INSTRUCTIONS TO FOLLOW:
Please return each entry in the listing exactly.

+--

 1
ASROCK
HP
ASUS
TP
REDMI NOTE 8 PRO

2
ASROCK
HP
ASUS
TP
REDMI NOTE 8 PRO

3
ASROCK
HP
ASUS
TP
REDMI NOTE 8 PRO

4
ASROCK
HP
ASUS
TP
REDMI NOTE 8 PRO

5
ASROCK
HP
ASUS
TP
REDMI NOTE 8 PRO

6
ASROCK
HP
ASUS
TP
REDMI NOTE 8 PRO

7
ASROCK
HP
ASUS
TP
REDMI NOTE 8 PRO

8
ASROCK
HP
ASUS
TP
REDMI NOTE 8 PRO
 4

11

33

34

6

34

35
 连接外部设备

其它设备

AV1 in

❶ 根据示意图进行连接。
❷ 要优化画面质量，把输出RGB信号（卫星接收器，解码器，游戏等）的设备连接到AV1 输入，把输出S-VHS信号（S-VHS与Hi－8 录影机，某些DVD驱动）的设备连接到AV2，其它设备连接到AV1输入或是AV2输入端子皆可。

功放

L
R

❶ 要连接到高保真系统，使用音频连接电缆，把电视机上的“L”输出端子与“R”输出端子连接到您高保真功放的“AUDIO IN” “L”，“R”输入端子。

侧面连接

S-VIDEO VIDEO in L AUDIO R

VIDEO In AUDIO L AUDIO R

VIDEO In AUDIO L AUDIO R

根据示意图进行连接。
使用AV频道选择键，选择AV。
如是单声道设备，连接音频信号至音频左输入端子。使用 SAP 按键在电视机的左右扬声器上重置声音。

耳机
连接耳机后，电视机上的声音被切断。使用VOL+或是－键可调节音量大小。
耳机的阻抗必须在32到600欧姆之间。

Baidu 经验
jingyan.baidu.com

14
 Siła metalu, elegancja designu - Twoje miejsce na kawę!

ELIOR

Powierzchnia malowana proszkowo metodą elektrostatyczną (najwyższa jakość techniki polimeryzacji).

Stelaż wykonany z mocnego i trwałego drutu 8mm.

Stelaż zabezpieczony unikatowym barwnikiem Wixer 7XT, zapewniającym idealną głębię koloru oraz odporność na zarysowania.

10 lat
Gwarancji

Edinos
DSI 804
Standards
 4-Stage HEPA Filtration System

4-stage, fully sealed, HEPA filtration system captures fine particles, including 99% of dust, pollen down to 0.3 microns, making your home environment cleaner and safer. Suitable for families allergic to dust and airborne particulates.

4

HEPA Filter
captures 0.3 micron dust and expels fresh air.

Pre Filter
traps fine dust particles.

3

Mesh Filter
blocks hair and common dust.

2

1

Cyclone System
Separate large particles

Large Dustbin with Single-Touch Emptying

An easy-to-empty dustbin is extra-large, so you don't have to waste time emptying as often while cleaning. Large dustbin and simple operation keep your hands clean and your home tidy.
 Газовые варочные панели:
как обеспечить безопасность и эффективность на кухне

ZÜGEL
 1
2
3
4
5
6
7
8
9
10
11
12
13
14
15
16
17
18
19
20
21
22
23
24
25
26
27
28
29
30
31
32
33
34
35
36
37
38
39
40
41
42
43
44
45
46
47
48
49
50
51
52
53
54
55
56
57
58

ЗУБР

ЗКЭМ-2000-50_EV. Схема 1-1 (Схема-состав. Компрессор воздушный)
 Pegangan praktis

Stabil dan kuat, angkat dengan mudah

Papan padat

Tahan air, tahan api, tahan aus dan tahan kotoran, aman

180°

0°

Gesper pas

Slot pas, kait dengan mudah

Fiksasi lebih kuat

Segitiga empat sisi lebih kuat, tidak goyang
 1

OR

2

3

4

+--

ANSWER BELOW:
 1
ASROCK
HP
ASUS
TP
REDMI NOTE 8 PRO

2
ASROCK
HP
ASUS
TP
REDMI NOTE 8 PRO

3
ASROCK
HP
ASUS
TP
REDMI NOTE 8 PRO

4
ASROCK
HP
ASUS
TP
REDMI NOTE 8 PRO

5
ASROCK
HP
ASUS
TP
REDMI NOTE 8 PRO

6
ASROCK
HP
ASUS
TP
REDMI NOTE 8 PRO

7
ASROCK
HP
ASUS
TP
REDMI NOTE 8 PRO

8
ASROCK
HP
ASUS
TP
REDMI NOTE 8 PRO
 4

11

33

34

6

34

35
 连接外部设备

其它设备

AV1 in

❶ 根据示意图进行连接。
❷ 要优化画面质量，把输出RGB信号（卫星接收器，解码器，游戏等）的设备连接到AV1 输入，把输出S-VHS信号（S-VHS与Hi－8 录影机，某些DVD驱动）的设备连接到AV2，其它设备连接到AV1输入或是AV2输入端子皆可。

功放

L
R

❶ 要连接到高保真系统，使用音频连接电缆，把电视机上的“L”输出端子与“R”输出端子连接到您高保真功放的“AUDIO IN” “L”，“R”输入端子。

侧面连接

S-VIDEO VIDEO in L AUDIO R

VIDEO In AUDIO L AUDIO R

VIDEO In AUDIO L AUDIO R

根据示意图进行连接。
使用AV频道选择键，选择AV。
如是单声道设备，连接音频信号至音频左输入端子。使用 SAP 按键在电视机的左右扬声器上重置声音。

耳机
连接耳机后，电视机上的声音被切断。使用VOL+或是－键可调节音量大小。
耳机的阻抗必须在32到600欧姆之间。

Baidu 经验
jingyan.baidu.com

14
 Siła metalu, elegancja designu - Twoje miejsce na kawę!

ELIOR

Powierzchnia malowana proszkowo metodą elektrostatyczną (najwyższa jakość techniki polimeryzacji).

Stelaż wykonany z mocnego i trwałego drutu 8mm.

Stelaż zabezpieczony unikatowym barwnikiem Wixer 7XT, zapewniającym idealną głębię koloru oraz odporność na zarysowania.

10 lat
Gwarancji

Edinos
DSI 804
Standards
 4-Stage HEPA Filtration System

4-stage, fully sealed, HEPA filtration system captures fine particles, including 99% of dust, pollen down to 0.3 microns, making your home environment cleaner and safer. Suitable for families allergic to dust and airborne particulates.

4

HEPA Filter
captures 0.3 micron dust and expels fresh air.

Pre Filter
traps fine dust particles.

3

Mesh Filter
blocks hair and common dust.

2

1

Cyclone System
Separate large particles

Large Dustbin with Single-Touch Emptying

An easy-to-empty dustbin is extra-large, so you don't have to waste time emptying as often while cleaning. Large dustbin and simple operation keep your hands clean and your home tidy.
 Газовые варочные панели:
как обеспечить безопасность и эффективность на кухне

ZÜGEL
 1
2
3
4
5
6
7
8
9
10
11
12
13
14
15
16
17
18
19
20
21
22
23
24
25
26
27
28
29
30
31
32
33
34
35
36
37
38
39
40
41
42
43
44
45
46
47
48
49
50
51
52
53
54
55
56
57
58

ЗУБР

ЗКЭМ-2000-50_EV. Схема 1-1 (Схема-состав. Компрессор воздушный)
 Pegangan praktis

Stabil dan kuat, angkat dengan mudah

Papan padat

Tahan air, tahan api, tahan aus dan tahan kotoran, aman

180°

0°

Gesper pas

Slot pas, kait dengan mudah

Fiksasi lebih kuat

Segitiga empat sisi lebih kuat, tidak goyang
 1

OR

2

3

4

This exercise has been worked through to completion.